Last month, U.S. Department of Health and Human Services (HHS) Secretary Alex Azar and Centers for Medicare & Medicaid Services (CMS) Administrator Seema Verma announced the CMS Primary Cares Initiative, a new set of voluntary payment models intended to transform primary care to deliver better value for patients throughout the healthcare system.
Building on the lessons learned from and experiences of previous and current models including the Comprehensive Primary Care Plus (CPC+) model and the Next Generation ACO model, CMS has announced the new initiative aimed at reducing administrative burdens and empowering primary care providers to spend more time caring for patients while reducing overall health care costs. Administered through the CMS Innovation Center (CMMI), the CMS Primary Cares Initiative will offer primary care practices and other providers participating in Medicare with five new payment model options under two paths: Primary Care First and Direct Contracting.

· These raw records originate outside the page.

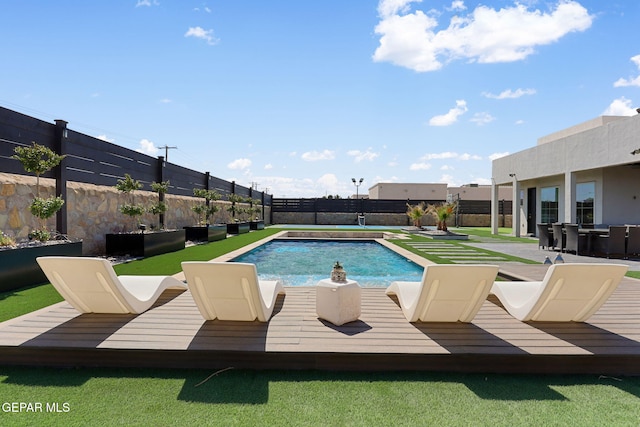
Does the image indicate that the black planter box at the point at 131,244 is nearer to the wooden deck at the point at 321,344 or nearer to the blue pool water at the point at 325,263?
the blue pool water at the point at 325,263

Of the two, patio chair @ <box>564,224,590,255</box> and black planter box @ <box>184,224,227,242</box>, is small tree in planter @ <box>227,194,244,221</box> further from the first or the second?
patio chair @ <box>564,224,590,255</box>

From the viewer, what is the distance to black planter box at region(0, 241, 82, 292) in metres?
4.82

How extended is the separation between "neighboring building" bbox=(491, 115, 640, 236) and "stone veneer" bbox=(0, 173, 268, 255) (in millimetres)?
14231

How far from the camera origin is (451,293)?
2908 mm

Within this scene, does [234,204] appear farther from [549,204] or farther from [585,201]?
[585,201]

Both the Primary Care First and Direct Contracting models will incentivize providers to reduce hospital utilization and total cost of care by potentially significantly rewarding them through performance-based payment adjustments. Scheduled to begin in January 2020 with a second application round also planned for participants starting in January 2021, the models will be tested for five years. CMS anticipates these new payment model options could impact over 25 percent of all Medicare fee-for-service beneficiaries. (See here for more details.)